Given a second look at Randy’s tight holster with his gun resting at his
left hip, his physician diagnosed Randy with meralgia paresthetica and prescribed
pulsed radio-frequency of the lateral cutaneous nerve. Along with tricyclic antidepressants
for his neuropathic pain, the therapies and correct diagnosis helped Randy who is
now comfortably back on his street beat.
Back to Top
Knee and Joint Pain
Mike is a 35-year-old athlete who presented to his primary care physician with 3 months
of persistent pain to his right knee. He went through the usual examination, MRI
and X-ray, but had no answers for his continued pain. Mike was then referred to
a physician to perform a CMAP evaluation on his lower back. The objective data collected
by CMAPPro was later interpreted and suggested
evidence of nerve root irritation at his lumbar spine that could be an explanation
for the pain in his knee. This information was provided to the patient and treating
physician. Mike received therapy for his back and avoided unnecessary knee surgery.

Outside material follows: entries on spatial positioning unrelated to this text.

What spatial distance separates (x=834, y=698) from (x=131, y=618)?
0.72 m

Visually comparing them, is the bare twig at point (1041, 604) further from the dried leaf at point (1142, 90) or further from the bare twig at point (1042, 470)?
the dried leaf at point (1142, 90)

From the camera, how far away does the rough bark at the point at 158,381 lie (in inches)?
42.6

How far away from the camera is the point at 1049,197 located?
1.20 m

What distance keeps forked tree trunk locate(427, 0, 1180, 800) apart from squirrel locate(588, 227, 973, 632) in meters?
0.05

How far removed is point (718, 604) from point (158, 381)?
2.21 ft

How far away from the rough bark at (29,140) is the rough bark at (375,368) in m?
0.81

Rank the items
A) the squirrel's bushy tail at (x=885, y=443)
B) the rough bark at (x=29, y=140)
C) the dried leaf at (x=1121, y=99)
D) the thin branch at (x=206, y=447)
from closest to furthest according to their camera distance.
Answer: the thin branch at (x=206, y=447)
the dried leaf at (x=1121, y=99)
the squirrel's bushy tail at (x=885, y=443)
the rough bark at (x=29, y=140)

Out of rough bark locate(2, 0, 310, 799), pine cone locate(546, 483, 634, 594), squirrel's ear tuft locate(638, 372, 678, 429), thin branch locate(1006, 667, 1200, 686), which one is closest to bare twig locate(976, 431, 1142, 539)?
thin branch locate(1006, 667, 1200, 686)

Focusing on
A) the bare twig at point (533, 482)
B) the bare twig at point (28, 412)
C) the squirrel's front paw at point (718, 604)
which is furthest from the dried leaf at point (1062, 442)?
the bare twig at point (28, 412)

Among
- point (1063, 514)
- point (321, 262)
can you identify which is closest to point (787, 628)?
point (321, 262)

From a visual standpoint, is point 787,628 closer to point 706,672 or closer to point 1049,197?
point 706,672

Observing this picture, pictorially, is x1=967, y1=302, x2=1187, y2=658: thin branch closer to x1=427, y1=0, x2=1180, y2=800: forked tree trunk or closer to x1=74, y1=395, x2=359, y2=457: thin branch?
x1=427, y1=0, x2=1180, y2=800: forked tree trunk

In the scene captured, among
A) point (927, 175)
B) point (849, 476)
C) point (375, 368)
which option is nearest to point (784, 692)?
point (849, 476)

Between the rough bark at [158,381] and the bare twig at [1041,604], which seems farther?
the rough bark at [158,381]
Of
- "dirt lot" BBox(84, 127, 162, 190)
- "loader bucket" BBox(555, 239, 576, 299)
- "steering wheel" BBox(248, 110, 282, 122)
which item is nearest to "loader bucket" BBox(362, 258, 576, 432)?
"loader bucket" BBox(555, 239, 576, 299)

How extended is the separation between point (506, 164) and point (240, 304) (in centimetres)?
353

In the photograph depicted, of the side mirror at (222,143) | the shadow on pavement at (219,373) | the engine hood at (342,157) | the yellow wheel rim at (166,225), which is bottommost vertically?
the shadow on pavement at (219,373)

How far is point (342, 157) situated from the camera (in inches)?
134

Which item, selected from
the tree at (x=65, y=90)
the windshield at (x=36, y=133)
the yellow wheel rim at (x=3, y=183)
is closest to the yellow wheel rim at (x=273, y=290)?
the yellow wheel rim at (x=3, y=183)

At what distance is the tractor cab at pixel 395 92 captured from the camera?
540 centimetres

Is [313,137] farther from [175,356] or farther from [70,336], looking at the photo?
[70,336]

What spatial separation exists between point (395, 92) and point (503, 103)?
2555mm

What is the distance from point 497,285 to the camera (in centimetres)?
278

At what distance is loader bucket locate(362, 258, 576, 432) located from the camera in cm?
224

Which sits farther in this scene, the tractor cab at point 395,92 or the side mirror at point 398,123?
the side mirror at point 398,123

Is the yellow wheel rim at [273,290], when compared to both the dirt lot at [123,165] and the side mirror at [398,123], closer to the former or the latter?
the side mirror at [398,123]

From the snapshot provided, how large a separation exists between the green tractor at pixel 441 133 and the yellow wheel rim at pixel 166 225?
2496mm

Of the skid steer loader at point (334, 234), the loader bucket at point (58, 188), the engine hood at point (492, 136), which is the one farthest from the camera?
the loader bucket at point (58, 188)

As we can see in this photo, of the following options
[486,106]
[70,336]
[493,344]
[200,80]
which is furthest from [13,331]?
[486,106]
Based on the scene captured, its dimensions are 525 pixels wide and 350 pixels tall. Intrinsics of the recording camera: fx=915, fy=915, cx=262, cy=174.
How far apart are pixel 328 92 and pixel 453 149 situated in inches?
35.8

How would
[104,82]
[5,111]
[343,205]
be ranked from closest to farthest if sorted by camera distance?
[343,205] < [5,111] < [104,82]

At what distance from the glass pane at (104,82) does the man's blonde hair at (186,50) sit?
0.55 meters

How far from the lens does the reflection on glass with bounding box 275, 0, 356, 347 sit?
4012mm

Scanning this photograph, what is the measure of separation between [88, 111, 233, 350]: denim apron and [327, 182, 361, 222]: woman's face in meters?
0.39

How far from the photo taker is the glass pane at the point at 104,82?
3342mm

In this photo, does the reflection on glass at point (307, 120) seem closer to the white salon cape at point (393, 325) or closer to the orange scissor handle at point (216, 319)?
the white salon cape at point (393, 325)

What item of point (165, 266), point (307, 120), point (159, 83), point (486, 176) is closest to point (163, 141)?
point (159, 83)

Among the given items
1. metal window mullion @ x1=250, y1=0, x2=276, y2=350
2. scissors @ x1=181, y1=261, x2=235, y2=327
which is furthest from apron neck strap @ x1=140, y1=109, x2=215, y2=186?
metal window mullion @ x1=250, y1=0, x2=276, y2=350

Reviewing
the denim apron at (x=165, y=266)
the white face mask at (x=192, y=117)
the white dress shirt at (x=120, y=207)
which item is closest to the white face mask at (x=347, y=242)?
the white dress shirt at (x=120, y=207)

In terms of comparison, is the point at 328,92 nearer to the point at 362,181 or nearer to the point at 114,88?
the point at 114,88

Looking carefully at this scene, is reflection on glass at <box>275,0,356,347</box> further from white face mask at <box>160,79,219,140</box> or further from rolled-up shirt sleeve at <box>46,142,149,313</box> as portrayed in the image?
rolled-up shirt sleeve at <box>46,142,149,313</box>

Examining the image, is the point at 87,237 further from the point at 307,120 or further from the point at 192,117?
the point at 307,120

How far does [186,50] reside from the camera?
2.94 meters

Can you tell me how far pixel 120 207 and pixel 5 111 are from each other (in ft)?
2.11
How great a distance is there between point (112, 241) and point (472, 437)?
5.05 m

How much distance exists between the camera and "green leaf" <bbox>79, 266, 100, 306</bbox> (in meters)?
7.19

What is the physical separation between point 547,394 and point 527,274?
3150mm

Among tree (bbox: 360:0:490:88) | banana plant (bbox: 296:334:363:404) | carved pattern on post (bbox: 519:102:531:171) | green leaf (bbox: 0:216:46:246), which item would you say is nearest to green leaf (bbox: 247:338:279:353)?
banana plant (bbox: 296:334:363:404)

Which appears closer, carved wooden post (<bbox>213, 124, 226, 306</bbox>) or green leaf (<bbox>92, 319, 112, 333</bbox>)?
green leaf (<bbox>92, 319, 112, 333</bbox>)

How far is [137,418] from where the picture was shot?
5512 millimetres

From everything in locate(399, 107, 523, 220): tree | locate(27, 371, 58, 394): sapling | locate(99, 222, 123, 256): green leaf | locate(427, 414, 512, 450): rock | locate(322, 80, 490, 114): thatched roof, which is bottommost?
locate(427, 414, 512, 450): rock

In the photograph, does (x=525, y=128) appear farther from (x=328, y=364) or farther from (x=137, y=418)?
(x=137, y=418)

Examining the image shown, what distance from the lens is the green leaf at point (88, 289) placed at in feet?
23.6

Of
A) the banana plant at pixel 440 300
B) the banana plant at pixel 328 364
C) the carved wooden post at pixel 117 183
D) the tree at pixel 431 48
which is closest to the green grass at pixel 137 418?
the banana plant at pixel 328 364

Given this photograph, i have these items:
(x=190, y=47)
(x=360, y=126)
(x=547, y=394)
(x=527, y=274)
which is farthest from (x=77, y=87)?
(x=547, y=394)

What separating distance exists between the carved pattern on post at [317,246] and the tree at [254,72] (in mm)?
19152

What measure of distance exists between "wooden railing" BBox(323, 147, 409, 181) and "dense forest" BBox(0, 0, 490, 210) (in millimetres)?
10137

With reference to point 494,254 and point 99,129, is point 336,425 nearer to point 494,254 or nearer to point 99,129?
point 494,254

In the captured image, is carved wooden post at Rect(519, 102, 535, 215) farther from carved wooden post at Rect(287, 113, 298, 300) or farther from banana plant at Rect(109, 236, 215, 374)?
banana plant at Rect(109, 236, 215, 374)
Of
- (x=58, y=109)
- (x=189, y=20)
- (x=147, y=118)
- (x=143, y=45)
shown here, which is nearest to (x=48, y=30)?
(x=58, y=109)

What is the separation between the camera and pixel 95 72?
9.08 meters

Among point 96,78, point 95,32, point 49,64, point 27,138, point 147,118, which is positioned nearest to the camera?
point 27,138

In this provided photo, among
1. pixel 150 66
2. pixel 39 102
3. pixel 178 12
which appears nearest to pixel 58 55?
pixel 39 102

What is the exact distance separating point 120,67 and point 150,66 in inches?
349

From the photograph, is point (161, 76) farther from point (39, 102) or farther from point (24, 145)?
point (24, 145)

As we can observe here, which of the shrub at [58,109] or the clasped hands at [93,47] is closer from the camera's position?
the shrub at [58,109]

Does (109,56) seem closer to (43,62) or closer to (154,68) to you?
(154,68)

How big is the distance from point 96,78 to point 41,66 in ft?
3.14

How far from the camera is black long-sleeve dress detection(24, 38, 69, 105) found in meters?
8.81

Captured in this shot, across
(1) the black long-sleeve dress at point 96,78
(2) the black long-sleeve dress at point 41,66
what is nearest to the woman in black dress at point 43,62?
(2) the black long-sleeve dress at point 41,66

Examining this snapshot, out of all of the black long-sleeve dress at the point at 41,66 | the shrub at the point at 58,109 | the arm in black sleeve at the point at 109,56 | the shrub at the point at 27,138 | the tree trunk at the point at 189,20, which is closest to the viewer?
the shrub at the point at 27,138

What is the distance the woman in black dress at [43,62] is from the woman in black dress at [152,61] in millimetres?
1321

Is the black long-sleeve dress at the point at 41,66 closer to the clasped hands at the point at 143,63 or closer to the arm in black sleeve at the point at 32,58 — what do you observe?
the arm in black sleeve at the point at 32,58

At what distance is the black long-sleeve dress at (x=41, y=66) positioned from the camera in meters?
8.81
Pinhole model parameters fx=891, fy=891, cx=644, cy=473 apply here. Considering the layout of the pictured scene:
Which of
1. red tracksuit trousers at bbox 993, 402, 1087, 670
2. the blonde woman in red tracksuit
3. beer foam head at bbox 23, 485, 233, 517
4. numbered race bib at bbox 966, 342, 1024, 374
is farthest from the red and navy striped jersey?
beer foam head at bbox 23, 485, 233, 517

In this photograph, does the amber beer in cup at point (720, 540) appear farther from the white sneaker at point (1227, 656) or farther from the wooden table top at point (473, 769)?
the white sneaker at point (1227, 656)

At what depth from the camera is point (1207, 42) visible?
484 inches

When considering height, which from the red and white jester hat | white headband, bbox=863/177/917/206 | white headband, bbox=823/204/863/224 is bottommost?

He was properly treated and has since fully recovered.
Back to Top
Ankle and Lower Calf Pain
Kate is a 32-year-old race car driver and long distance runner with right ankle
and lower calf pain for 3 weeks. The pain is noted at her right heel, sole, ankle,
and her lower calf. She notes that the pain is worse at night, but not worse when
she first stands in the morning. She describes the pain as “aching and burning”
with occasional tingling and numbness at her foot. Kate went through a long list
of physician exams including extremities exams, neurologic exams and a venous Doppler
study was performed and was negative. Kate was referred to a physician to perform
a CMAP evaluation on her lower extremities to define if she had an injury at the calf muscles
and to support diagnosis of tarsal tunnel syndrome for appropriate management. The
objective data collected by CMAPPro was later
interpreted and suggested evidence of moderate to severe acute injury of right gastrocnemius
and right medial ankle, and decreased range of motion (ROM) at right ankle during
inversion and eversion, with possible conditions to consider including peripheral
neuropathy. After treating physician review of current history, physical exam, and
CMAP findings, Kate was diagnosed with Tarsal Tunnel Syndrome secondary to posterior
tibial nerve entrapment, possibly by a space occupying mass; and associated radiation
of pain / referred retrograde pain to calf. Kate was prescribed with NSAIDs and
foot orthosis. She also obtained an MRI to rule out a space occupying lesion, such as
a ganglion cyst, in the tarsal tunnel which may have been causing Tarsal Tunnel Syndrome.